##### SOURCE MATERIAL

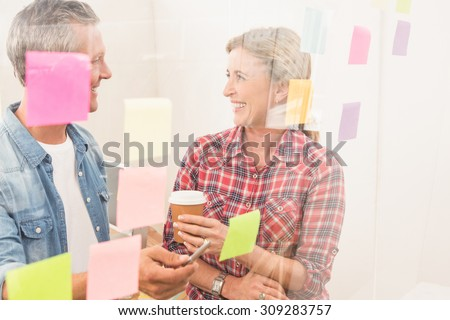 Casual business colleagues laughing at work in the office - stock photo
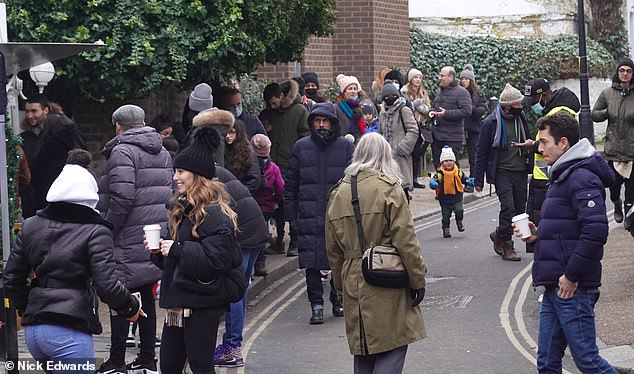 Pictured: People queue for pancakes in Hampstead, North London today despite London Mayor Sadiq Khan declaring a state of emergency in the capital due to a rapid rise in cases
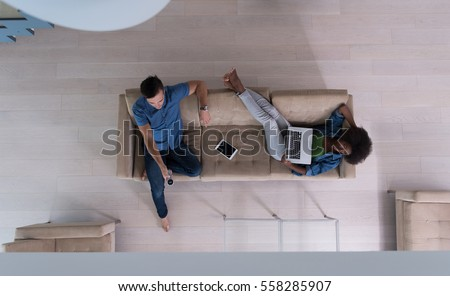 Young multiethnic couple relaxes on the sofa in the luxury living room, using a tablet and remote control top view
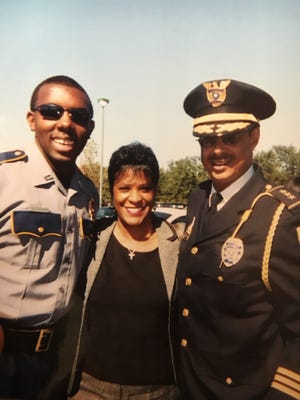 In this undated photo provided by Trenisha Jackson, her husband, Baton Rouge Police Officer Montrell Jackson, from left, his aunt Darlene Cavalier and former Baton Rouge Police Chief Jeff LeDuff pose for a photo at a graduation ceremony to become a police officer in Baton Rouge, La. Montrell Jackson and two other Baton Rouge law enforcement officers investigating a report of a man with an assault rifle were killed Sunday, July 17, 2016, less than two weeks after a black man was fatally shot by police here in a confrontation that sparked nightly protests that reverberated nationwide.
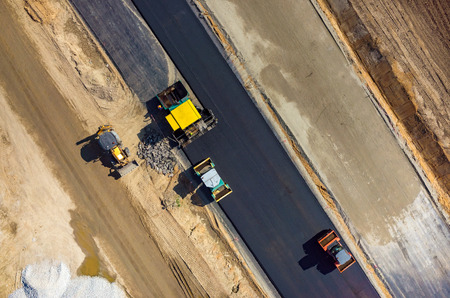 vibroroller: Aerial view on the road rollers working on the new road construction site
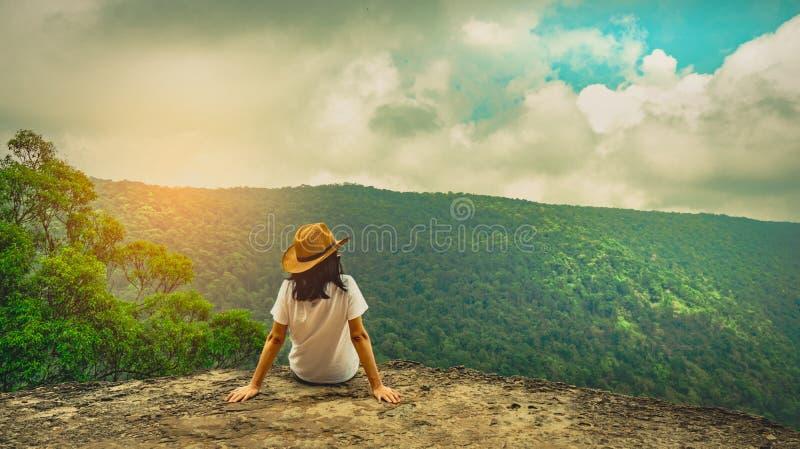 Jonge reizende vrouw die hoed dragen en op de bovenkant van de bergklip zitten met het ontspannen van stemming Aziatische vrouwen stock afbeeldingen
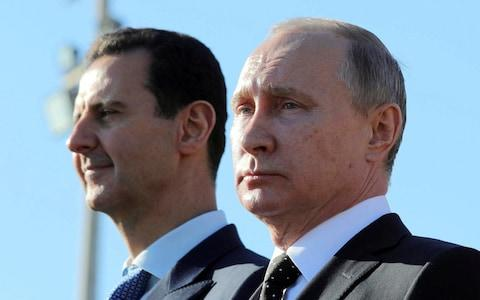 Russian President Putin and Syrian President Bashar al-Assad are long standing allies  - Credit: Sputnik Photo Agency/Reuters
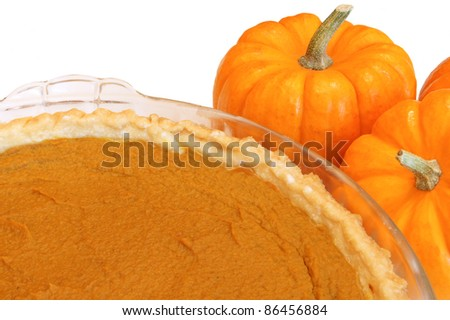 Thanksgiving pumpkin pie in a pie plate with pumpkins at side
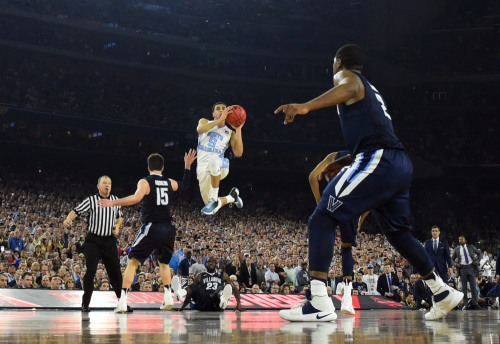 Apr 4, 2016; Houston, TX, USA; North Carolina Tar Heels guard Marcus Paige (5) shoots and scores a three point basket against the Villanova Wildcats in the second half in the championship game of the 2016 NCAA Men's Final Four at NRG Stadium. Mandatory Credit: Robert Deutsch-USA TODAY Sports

##########
##### SOURCE MATERIAL

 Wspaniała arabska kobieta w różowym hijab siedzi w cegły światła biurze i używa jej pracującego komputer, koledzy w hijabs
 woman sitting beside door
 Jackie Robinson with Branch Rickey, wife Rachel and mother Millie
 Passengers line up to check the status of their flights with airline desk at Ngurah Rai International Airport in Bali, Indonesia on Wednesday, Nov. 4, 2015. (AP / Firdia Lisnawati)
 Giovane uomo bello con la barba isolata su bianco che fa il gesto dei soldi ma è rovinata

##########

WHAT YOU ARE ASKED TO DO:
What are the lines above from the one with "Russian President Putin" to the one with "Apr 4, 2016;", both included? Reproduce them exactly, without pictures.

OUTPUT BELOW:
 Russian President Putin and Syrian President Bashar al-Assad are long standing allies  - Credit: Sputnik Photo Agency/Reuters
 Thanksgiving pumpkin pie in a pie plate with pumpkins at side
 Apr 4, 2016; Houston, TX, USA; North Carolina Tar Heels guard Marcus Paige (5) shoots and scores a three point basket against the Villanova Wildcats in the second half in the championship game of the 2016 NCAA Men's Final Four at NRG Stadium. Mandatory Credit: Robert Deutsch-USA TODAY Sports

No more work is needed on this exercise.